Economic considerations, innovative financing and sustainable development:
The report notes that a “green economy” can improve human well-being and social equality while significantly reducing environmental risks and ecological scarcity. However, it also warns for unwanted consequences. For example, the creation of “green” jobs to replace “brown” ones will have negative consequences for those working in the latter. So, “during the process of transformation towards a green economy some individuals, groups, communities and countries will lose whereas others will win,” the report cautions. This will promote inequity unless other fundamental changes are made in terms of production and consumption patterns, social and political rights and economic practices, the report explains.
Within the framework of redirecting fiscal policies towards sustainability, the Social Watch report does not only propose the “greening” of taxes or measures to combat tax evasion, but it also supports the call for the implementation of innovative financing mechanisms, such as the financial transaction tax (FTT). It explains that such a tax – to be levied on trading shares, bonds, derivatives and foreign currency on the stock exchange, at trade centers and over the counter (OTC) transactions – can contribute to a fairer distribution of burdens. The report further explains that a substantial part of the revenues gained through e.g. an FTT, will be earmarked for environmental, development and rights purposes and distributed through a fund under the auspices of the United Nations.

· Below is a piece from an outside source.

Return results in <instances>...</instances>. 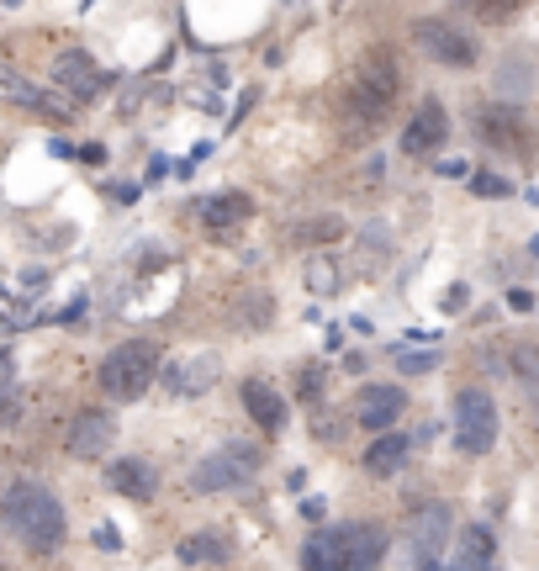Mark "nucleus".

Besides from trying to increase revenues, the report also encourages governments to reallocate their spending by abolishing harmful subsidies, promoting sustainable consumption and production, cutting military spending, and introducing a social protection floor for all, to name just a few examples. Moreover, the report calls for a reform of the official development assistance (ODA) framework, which it argues, should no longer be based on traditional paternalistic relationships and “charity.” Instead, it should embrace rights and burden sharing on the principle of solidarity.
Measurement of progress and sustainable development:
The Social Watch report explains that the indicators currently used to measure sustainable development are not able to picture the reality of the challenges faced by society today. For example, Gross Domestic Product (GDP) is still considered as the overarching indicator to measure development progress. However, this indicator does not measure, for example, environmental sustainability or social inclusion.
The report therefore recommends the promotion of research on alternative metrics at national and international levels, within a specified timeframe and with the broad participation of civil society. It proposes that all stakeholders would jointly develop a shared set of indicators that have institutional and social legitimacy. This process could build upon already existing initiatives, such as Measuring Australia’s Progress (MAP), or Bhutan’s Gross National Happiness Index. The report also refers to the existing Basic Capabilities Index (BCI), created by Social Watch, as an alternative non-monetary measure of poverty.